Défi ‪#‎375en10‬: Dix grandes personnalités de l'histoire de la presse écrite à Montréal.

Inspirée par l'initiative du Défi #375en10 du conseiller Guillaume Lavoie, j'ai décidé de faire ma propre liste de personnalités montréalaises marquantes en me penchant sur la spécialité de ce blogue, soit l'histoire des journaux. Voici donc ma liste des dix personnalités de l'histoire de la presse écrite à Montréal. Il ne s'agit pas d'une liste des meilleurs journalistes, mais bien de personnes qui ont marqué l'histoire des journaux montréalais.

1. Fleury Mesplet

Originaire de Marseille, Fleury Mesplet passe d'abord par Londres et Philadelphie, où il imprime les lettres que les insurgés américains envoient aux habitants de la «Province of Québec», afin de les persuader de se joindre à leur mouvement d'indépendance. Mesplet arrive à Montréal en 1776, où il fera un premier séjour en prison suite aux retrait des troupes américaines. En 1778,  Il fonde la Gazette du commerce et littéraire pour la ville et district de Montréal, premier journal montréalais et premier journal francophone de la province. Un peu trop sympathique aux idées des Lumières, il est emprisonné avec son rédacteur Valentin Jautard en 1779. Après sa sortie de prison, il fonde en 1785 un nouveau périodique bilingue ayant pour titre La Gazette de Montréal / The Montreal Gazette, l'ancêtre de l'actuel journal The Gazette

2. Ludger Duvernay

Après avoir tenté sa chance dans la presse à Trois-Rivières, Ludger Duvernay devient propriétaire et imprimeur du Journal La Minerve à partir de 1827 (le journal est fondé à la fin de 1826 par Augustin-Norbert Morin). La Minerve est le véhicule des idées des Patriotes et son éditeur est emprisonné à trois reprises pour libelle, soit en 1827, 1832 et 1836.  En 1837, faisant l'objet d'un mandat d'arrestation, Duvernay débute un exil de cinq ans aux États-Unis.

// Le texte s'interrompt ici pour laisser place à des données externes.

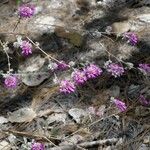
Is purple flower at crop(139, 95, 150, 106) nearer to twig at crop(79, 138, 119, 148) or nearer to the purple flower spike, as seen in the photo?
the purple flower spike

À son retour, il refonde La Minerve à l'invitation de Louis-Hypolyte Lafontaine et défend les idées plus modérés des Réformistes. Plus tard, La Minerve devient l'organe politique de l'alliance libérale-conservatrice de George-Étienne Cartier et de John A. Macdonald. Il est le fondateur de la Société Saint-Jean-Baptiste (1843) et de son «ancêtre», la société Aide-toi et le ciel t'aidera (1934).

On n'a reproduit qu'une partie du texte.